Out-Law News 2 min. read
22 Jul 2025, 3:06 pm
Recently proposed developments represent a seismic shift in the regulatory landscape for the financial services sector, with the UK government looking to refocus the remit and mission of regulators to adapt to changing conditions, experts have said.
Anthony Harrison and Jonanthan Cavill, financial services experts at Pinsent Masons, were commenting after the government unveiled a sweeping package of reforms aimed at clarifying the roles of the Financial Conduct Authority (FCA) and the Financial Ombudsman Service (FOS).
The Treasury’s has published a consultation on the FOS and a joint FCA-FOS ‘Call for Input’ on redress reform. These outline proposals designed to bring greater clarity, consistency and efficiency to the complaints and redress systems. These developments are expected to have far-reaching implications for firms navigating regulatory obligations and consumer dispute resolution.
The Treasury’s review expressed a concern that the FOS in some cases operates as a quasi-regulator – stretching its ‘fair and reasonable’ test beyond its intended scope. To address this, the government proposes a recalibration of the FOS’s remit, including an adapted ‘fair and reasonable’ test. The FOS will be required to find that a firm’s conduct is fair and reasonable where it complies with relevant FCA rules, aligning more closely with the FCA’s regulatory intentions. The proposals also include formalising FCA-FOS roles in a bid to provide regulatory certainty. Where ambiguity exists in how FCA rules apply, the FOS must seek the FCA’s interpretation, obliging the FCA to respond. Where appropriate, a party to a complaint will be able to request that the FOS seeks the FCA’s view on interpretation of rules. This aims to reduce inconsistences and provide regulatory certainty.
Additionally, a new framework will work to provide clarity on the roles of the FCA and FOS in relation to wider implications issues and mass redress events. The FOS will be obliged to refer potential wider implications issues or mass redress events to the FCA and the FCA will be obliged to consider those issues. Parties to a complaint will also be able to request the FOS refer such an issue to the FCA and it will be for the FCA to decide how those issues should be addressed. A more flexible mass redress event framework aims to allow the FCA to address and respond to events more easily, ensuring that, when needed, events can be considered and dealt with quickly and effectively.

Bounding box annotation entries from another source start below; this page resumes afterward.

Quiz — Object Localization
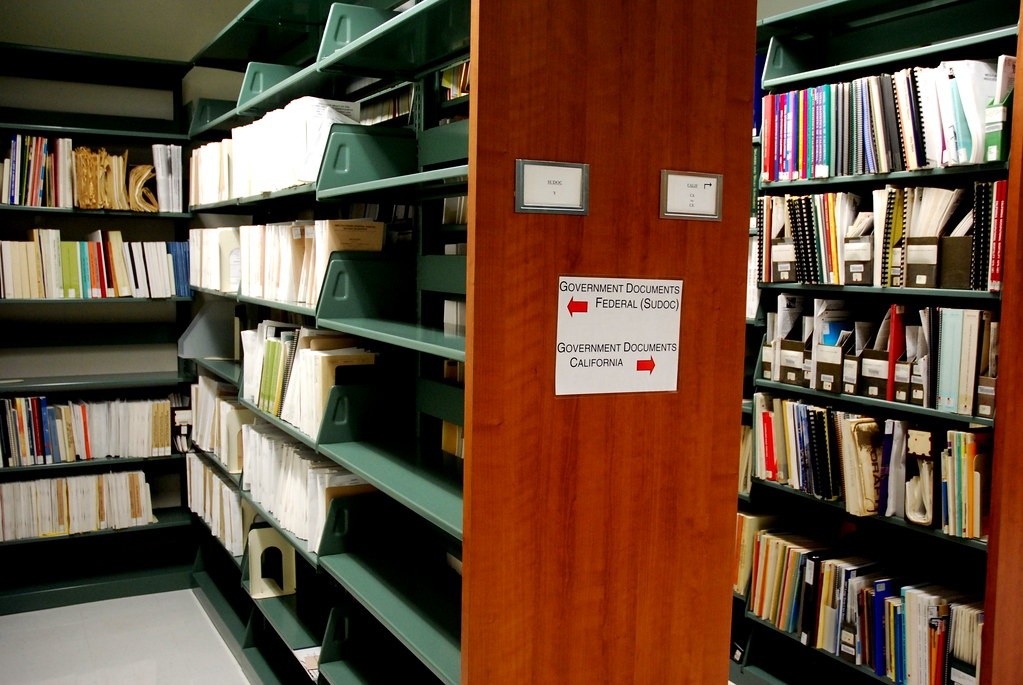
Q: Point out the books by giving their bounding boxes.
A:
[0,134,184,213]
[356,56,463,460]
[737,513,985,685]
[185,317,375,559]
[762,292,998,417]
[0,393,190,468]
[0,226,189,299]
[747,177,1007,323]
[0,471,152,542]
[750,53,1017,216]
[739,392,988,541]
[188,95,386,309]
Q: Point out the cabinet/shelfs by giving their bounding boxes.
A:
[175,0,757,685]
[731,0,1023,685]
[0,41,193,546]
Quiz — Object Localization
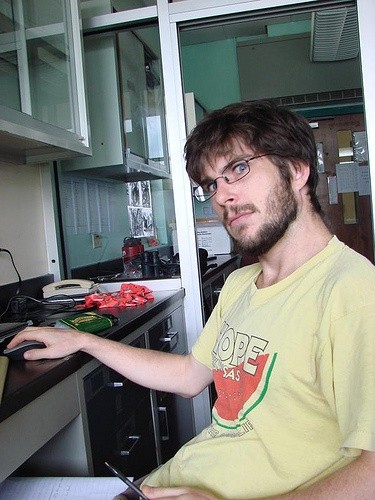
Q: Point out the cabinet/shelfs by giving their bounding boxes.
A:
[67,11,168,180]
[0,254,241,486]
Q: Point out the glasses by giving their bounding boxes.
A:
[191,152,277,203]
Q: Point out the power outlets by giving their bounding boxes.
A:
[92,233,103,249]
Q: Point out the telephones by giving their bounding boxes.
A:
[41,278,100,298]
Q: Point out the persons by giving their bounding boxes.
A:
[7,101,375,500]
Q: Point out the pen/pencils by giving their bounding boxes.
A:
[105,461,150,500]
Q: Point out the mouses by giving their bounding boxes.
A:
[3,339,47,361]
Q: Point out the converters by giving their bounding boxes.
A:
[10,297,28,314]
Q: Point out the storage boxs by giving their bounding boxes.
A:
[169,218,235,256]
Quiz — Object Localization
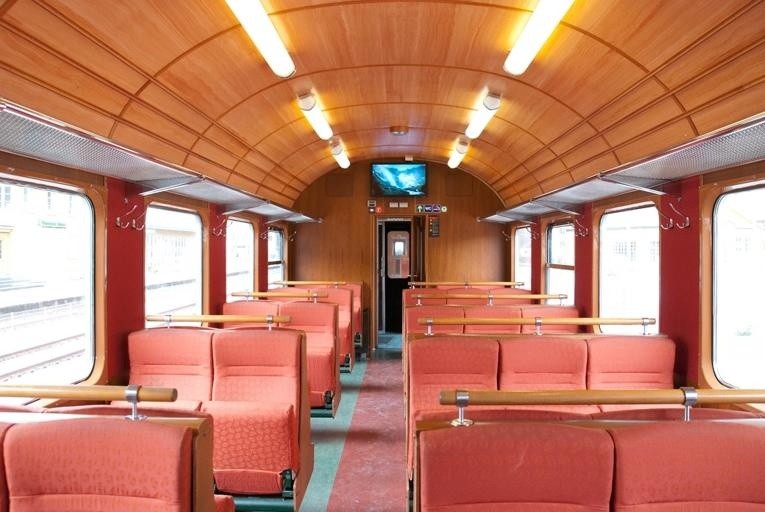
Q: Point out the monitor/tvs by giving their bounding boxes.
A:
[369,162,428,197]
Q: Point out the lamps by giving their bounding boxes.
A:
[464,92,501,139]
[299,91,334,141]
[226,0,296,77]
[330,141,350,169]
[447,139,469,169]
[501,0,573,76]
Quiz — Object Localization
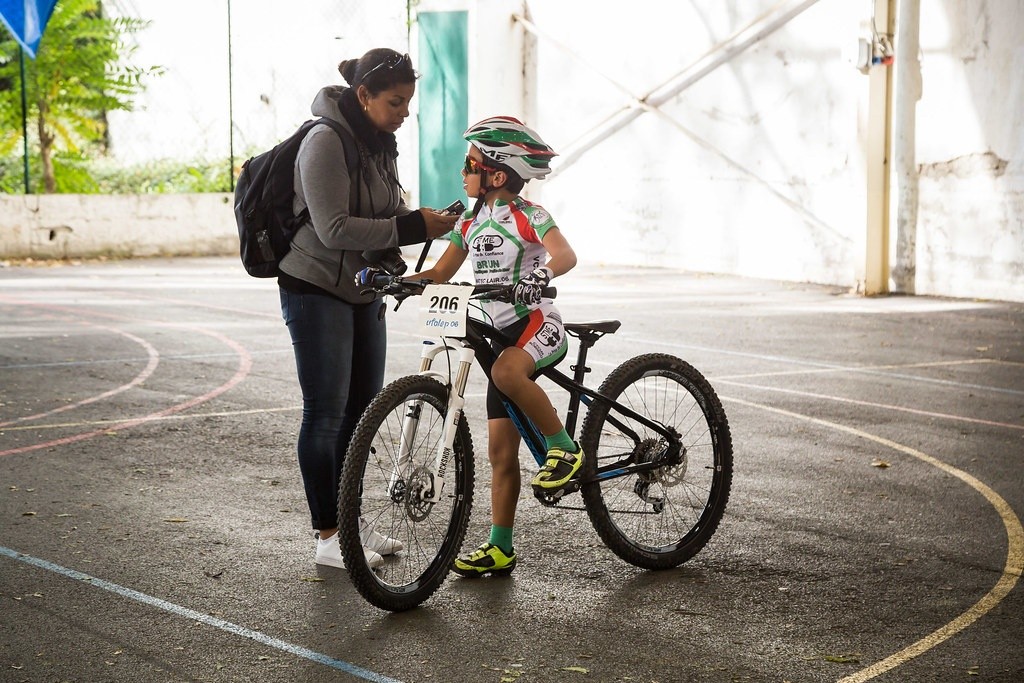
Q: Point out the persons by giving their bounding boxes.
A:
[354,116,585,579]
[276,49,461,570]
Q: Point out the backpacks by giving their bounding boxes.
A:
[235,118,357,278]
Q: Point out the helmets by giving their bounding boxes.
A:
[463,117,558,182]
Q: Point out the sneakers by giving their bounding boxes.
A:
[451,542,518,579]
[533,441,588,490]
[315,518,402,569]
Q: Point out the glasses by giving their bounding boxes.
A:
[466,154,494,176]
[361,52,413,85]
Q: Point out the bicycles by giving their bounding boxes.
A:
[334,265,734,610]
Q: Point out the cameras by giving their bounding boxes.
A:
[362,246,408,277]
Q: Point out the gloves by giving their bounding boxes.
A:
[512,267,554,306]
[354,267,394,289]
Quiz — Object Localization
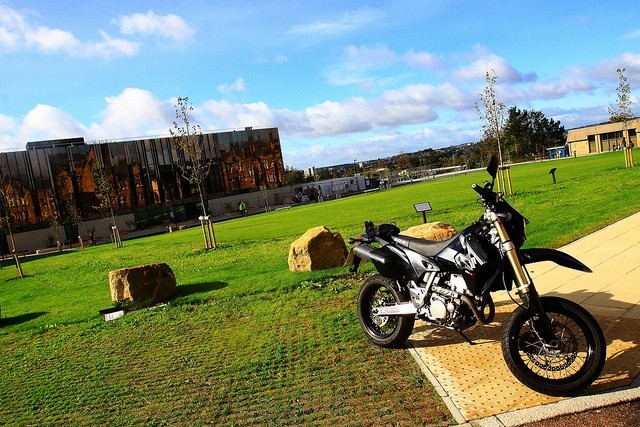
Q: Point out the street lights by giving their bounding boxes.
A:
[353,159,360,191]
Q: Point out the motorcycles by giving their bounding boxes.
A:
[342,154,606,396]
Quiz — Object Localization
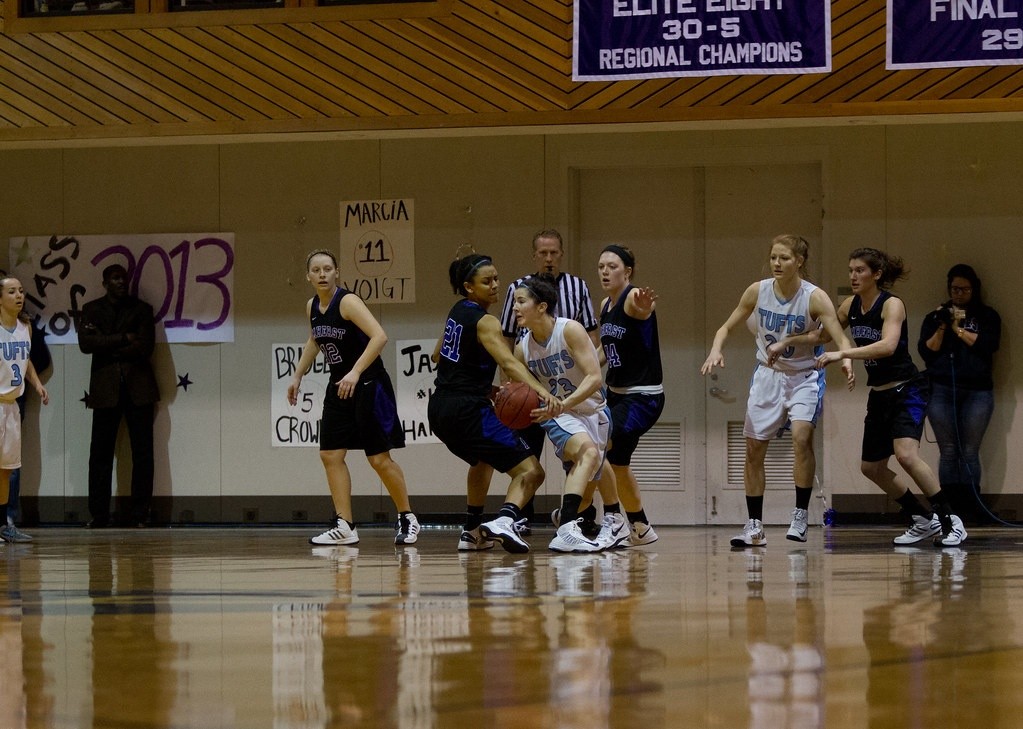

Cavill said: “There are some real game-changing proposals here, particularly on issues like adapting the FOS’s ‘fair and reasonable’ test. There is a sense from the government that FOS has been guilty of ‘mission creep’ in certain areas. The referral mechanisms to the FCA should help iron out these issues, though it is important that is does not become an appeals process. The FCA will need to maintain a clear operational boundary to preserve the FOS’s independence.”
Another proposal is the introduction of a 10 year absolute time limit for bringing complaints to the FOS. This long-debated ‘long-stop’ is intended to balance fairness to consumers with greater certainty for businesses.
Harrison said: “The 10 year time limit is highly significant. Even with exceptions for long-term products, this proposal signals a clear desire to promote business certainty and growth. It is a major shift in tone from previous regimes.”
The FOS has announced a new standard interest rate on compensation awards, replacing the longstanding 8% rate with a more market-reflective formula – the Bank of England base rate plus 1%. This change, set to take effect in January 2026, is expected to reduce the financial burden on firms facing large volumes of complaints.
The FCA is also proposing a more flexible framework for mass redress events, aiming to enable quicker and more coordinated responses to systemic issues. This is particularly relevant in light of recent challenges, such as those seen in the motor finance sector.
“A more flexible mass redress framework should help avoid the disjointed responses we have seen in the past,” said Cavill. “It’s about ensuring consistent outcomes for consumers while reducing market disruption.”
These proposals complement broader regulatory developments, including the chancellor’s Mansion House speech and the Leeds Reforms.